Exercise aim: Rewrite the stretch from the line containing "Determine the order" through the line containing "Answer: (x=810, y=721)", substituting "distance from the camera" for "camera distance" and changing nothing else. Return only those lines.

-- start of Record list --

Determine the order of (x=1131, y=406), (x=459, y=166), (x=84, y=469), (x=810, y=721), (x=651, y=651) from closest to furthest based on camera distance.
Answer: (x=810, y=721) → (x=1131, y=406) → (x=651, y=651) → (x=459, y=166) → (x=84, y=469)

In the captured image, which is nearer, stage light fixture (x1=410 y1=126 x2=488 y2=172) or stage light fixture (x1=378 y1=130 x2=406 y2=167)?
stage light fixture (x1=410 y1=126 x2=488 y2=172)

-- end of Record list --
-- start of Record list --

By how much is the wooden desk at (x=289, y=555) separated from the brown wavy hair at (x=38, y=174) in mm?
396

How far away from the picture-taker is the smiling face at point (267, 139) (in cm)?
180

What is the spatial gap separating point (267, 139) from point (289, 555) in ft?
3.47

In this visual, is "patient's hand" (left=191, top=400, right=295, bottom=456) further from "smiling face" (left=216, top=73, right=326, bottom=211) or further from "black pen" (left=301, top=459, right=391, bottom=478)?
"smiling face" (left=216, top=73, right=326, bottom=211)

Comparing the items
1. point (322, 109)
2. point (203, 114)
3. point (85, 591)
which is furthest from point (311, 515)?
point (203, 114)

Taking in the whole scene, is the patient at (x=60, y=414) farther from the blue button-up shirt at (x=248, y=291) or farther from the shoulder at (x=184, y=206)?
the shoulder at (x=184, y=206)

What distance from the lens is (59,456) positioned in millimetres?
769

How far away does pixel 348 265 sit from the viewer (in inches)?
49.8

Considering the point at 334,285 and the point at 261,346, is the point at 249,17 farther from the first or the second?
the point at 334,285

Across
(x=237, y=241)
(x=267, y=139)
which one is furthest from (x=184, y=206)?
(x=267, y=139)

-- end of Record list --

The answer:
Determine the order of (x=1131, y=406), (x=459, y=166), (x=84, y=469), (x=810, y=721), (x=651, y=651) from closest to furthest based on distance from the camera.
Answer: (x=810, y=721) → (x=1131, y=406) → (x=651, y=651) → (x=459, y=166) → (x=84, y=469)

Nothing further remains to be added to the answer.